Stored entries
----------------------------------------
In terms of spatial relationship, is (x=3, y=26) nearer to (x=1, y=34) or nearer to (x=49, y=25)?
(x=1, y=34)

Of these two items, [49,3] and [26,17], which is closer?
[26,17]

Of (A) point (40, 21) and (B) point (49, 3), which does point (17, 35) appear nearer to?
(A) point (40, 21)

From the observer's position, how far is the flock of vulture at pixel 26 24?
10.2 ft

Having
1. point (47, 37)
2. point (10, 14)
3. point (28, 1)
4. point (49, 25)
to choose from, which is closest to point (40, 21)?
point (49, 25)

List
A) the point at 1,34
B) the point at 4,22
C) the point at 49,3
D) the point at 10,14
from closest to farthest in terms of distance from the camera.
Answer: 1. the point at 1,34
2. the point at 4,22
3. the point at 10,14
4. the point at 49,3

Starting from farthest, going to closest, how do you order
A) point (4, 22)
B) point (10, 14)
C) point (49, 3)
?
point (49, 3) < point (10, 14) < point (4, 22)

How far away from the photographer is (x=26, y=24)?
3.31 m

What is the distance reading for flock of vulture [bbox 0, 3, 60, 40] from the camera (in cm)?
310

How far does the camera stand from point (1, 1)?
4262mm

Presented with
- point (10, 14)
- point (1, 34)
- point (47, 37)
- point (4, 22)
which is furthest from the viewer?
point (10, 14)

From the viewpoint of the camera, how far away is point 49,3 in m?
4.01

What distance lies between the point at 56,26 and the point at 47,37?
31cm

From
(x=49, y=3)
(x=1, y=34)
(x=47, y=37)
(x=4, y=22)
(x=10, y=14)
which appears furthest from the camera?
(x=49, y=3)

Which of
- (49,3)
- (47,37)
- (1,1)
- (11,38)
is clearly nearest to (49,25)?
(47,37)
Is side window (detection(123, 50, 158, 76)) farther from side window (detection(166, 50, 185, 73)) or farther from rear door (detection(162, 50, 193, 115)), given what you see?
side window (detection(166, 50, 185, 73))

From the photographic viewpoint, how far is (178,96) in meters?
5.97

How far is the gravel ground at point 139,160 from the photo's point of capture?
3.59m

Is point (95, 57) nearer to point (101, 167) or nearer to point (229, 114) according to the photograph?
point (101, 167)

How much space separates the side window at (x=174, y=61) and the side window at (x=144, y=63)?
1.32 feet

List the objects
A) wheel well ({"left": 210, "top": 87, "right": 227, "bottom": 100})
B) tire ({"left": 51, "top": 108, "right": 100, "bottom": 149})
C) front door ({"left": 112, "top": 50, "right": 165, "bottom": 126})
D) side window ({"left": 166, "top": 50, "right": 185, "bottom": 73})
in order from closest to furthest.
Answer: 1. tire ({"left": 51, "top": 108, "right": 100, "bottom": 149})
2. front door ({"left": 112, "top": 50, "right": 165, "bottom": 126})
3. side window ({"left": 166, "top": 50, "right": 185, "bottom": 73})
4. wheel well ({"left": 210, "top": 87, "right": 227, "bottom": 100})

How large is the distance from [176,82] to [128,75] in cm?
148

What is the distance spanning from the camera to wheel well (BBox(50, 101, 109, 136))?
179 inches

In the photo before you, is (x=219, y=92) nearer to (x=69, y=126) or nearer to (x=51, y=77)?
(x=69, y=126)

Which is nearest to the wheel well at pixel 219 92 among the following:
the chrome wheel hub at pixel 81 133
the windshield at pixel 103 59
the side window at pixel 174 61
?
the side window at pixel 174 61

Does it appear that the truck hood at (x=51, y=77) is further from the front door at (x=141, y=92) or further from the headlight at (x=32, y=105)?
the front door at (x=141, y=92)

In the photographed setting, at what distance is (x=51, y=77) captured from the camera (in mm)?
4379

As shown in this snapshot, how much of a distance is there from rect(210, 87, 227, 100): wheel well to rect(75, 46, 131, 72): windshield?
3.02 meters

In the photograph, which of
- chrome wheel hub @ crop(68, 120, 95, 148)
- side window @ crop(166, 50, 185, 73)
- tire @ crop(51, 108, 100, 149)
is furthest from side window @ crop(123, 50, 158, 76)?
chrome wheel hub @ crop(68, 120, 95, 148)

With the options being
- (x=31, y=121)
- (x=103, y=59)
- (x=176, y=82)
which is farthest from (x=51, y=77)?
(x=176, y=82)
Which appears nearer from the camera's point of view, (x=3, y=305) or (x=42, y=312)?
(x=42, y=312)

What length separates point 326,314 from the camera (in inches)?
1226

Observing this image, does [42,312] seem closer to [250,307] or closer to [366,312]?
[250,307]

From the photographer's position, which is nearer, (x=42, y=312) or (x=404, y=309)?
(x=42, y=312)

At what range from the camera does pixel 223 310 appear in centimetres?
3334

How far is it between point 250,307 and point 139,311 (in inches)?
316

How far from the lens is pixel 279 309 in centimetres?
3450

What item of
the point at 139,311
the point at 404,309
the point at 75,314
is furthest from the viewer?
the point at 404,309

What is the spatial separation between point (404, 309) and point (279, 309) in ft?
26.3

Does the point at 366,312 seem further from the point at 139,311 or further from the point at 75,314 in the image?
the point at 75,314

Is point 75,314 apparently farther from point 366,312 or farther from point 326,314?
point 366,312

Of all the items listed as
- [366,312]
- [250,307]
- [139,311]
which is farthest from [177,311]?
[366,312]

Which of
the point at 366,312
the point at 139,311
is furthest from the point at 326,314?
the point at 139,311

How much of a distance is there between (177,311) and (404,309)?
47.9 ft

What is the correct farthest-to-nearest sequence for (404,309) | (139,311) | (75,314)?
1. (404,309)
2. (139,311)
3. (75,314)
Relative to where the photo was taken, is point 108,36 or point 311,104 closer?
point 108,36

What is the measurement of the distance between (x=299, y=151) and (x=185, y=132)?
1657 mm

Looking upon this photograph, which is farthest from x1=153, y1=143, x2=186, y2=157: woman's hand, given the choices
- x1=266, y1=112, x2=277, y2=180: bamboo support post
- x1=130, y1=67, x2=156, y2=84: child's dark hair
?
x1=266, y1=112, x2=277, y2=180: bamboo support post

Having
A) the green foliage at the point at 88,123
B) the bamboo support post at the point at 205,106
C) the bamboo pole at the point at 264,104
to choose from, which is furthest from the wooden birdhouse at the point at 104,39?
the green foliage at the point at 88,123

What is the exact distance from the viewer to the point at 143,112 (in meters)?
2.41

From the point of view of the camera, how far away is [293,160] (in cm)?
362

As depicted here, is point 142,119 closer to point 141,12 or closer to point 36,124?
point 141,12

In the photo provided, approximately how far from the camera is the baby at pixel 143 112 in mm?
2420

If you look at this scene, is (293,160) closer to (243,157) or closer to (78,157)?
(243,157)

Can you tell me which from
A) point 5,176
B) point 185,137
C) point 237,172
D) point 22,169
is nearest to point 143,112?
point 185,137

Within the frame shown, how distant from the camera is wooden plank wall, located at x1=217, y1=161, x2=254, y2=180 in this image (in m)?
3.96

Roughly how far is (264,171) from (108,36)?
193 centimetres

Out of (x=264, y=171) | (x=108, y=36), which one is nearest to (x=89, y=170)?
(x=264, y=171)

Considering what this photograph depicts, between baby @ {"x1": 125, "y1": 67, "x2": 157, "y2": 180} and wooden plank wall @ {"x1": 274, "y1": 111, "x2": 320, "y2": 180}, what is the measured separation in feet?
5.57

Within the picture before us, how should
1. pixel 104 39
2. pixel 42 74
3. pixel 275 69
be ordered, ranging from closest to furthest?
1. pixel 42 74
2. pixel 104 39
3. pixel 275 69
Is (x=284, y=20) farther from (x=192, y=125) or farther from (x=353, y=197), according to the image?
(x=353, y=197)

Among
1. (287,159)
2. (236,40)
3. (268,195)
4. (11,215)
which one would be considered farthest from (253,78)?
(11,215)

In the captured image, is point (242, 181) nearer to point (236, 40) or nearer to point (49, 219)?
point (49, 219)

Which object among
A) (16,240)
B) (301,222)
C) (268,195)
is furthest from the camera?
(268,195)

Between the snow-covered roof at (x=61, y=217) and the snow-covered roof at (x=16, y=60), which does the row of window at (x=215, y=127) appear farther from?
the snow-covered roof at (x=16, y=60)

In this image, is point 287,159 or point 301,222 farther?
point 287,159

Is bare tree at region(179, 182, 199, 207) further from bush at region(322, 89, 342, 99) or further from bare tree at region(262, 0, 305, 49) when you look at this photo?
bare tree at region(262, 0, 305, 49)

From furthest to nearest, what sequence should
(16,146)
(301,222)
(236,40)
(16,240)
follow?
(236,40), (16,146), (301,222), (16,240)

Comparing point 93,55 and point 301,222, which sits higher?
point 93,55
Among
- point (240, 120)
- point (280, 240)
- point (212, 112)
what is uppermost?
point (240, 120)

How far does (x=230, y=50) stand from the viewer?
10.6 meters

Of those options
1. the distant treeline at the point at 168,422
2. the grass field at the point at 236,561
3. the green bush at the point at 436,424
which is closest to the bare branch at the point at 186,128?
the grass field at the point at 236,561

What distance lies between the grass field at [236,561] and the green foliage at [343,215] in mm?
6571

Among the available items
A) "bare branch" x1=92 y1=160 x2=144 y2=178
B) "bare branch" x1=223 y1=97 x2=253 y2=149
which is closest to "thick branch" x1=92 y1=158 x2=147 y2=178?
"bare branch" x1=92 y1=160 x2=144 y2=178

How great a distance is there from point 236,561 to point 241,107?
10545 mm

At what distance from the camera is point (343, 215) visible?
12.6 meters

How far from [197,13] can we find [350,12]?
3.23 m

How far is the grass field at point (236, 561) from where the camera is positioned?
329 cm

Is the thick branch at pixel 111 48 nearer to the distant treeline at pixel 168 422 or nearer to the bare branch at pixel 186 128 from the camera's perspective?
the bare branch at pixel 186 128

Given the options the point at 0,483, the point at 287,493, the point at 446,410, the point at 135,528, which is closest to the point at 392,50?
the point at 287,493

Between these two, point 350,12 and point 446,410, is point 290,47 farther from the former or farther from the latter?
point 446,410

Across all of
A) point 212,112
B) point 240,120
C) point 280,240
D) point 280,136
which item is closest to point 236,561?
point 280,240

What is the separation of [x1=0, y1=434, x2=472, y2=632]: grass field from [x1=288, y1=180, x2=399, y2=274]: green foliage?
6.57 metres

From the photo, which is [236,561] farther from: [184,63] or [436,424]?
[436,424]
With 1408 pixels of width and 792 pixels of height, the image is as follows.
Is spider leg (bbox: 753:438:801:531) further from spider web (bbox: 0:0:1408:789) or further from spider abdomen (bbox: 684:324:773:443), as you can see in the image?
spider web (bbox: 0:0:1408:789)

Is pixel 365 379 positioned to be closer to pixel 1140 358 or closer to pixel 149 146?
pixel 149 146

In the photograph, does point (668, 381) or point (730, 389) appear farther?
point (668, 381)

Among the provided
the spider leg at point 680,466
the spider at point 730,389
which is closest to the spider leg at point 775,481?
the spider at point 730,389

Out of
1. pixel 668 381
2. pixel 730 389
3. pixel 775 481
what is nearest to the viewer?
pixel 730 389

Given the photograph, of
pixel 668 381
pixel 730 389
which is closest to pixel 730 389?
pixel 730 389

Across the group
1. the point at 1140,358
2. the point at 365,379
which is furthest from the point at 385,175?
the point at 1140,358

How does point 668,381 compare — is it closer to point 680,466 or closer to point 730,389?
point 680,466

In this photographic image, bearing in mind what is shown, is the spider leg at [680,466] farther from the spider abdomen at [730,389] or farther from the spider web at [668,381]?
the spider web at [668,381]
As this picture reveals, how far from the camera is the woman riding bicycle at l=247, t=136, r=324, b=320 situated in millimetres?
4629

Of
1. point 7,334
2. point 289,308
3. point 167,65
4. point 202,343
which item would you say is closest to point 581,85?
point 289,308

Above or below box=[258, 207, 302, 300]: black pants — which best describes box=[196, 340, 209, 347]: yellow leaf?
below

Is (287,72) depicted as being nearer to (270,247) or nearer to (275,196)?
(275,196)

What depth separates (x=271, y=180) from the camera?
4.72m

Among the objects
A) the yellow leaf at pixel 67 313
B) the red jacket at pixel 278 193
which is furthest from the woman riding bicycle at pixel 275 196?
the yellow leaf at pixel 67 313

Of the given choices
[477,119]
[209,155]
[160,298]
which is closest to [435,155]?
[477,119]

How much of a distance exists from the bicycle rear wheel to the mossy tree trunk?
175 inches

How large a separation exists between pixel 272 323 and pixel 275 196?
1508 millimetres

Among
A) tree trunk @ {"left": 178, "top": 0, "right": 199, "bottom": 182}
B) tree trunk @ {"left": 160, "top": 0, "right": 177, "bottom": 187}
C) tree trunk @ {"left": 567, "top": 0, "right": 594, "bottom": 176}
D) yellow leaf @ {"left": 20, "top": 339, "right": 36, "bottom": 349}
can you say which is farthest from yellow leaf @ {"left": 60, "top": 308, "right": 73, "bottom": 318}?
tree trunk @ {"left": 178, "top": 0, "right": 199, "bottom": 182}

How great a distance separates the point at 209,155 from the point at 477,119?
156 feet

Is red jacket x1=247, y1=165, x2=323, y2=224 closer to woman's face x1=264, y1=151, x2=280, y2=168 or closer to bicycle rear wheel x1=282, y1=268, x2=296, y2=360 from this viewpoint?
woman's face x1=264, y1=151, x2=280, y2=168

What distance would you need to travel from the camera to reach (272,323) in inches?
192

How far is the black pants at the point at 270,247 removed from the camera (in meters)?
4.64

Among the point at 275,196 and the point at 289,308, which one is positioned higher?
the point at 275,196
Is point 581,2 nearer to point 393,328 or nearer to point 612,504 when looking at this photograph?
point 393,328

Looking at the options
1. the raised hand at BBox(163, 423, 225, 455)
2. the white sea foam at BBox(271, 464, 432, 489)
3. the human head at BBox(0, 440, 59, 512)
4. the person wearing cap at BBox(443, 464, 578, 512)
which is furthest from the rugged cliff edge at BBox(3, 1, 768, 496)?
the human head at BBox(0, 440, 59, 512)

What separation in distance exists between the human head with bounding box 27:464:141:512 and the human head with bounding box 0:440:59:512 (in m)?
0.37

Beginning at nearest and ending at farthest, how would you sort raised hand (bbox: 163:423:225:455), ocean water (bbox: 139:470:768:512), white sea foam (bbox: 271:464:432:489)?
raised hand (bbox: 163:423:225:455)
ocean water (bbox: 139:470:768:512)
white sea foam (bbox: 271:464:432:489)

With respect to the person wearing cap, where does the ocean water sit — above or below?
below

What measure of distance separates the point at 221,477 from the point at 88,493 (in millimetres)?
----------------------------------------
_EXERCISE GOAL:_ Repeat exactly the lines from the one containing "What separation in" through the last line of the records above, both included, and nothing else.

_CORRECT RESPONSE:_
What separation in distance exists between the human head with bounding box 27:464:141:512 and the human head with bounding box 0:440:59:512 (in m)?
0.37

Beginning at nearest and ending at farthest, how would you sort raised hand (bbox: 163:423:225:455), ocean water (bbox: 139:470:768:512), white sea foam (bbox: 271:464:432:489)?
raised hand (bbox: 163:423:225:455)
ocean water (bbox: 139:470:768:512)
white sea foam (bbox: 271:464:432:489)

With respect to the person wearing cap, where does the ocean water sit — above or below?
below

What measure of distance separates the point at 221,477 from the point at 88,493 (in millimetres)?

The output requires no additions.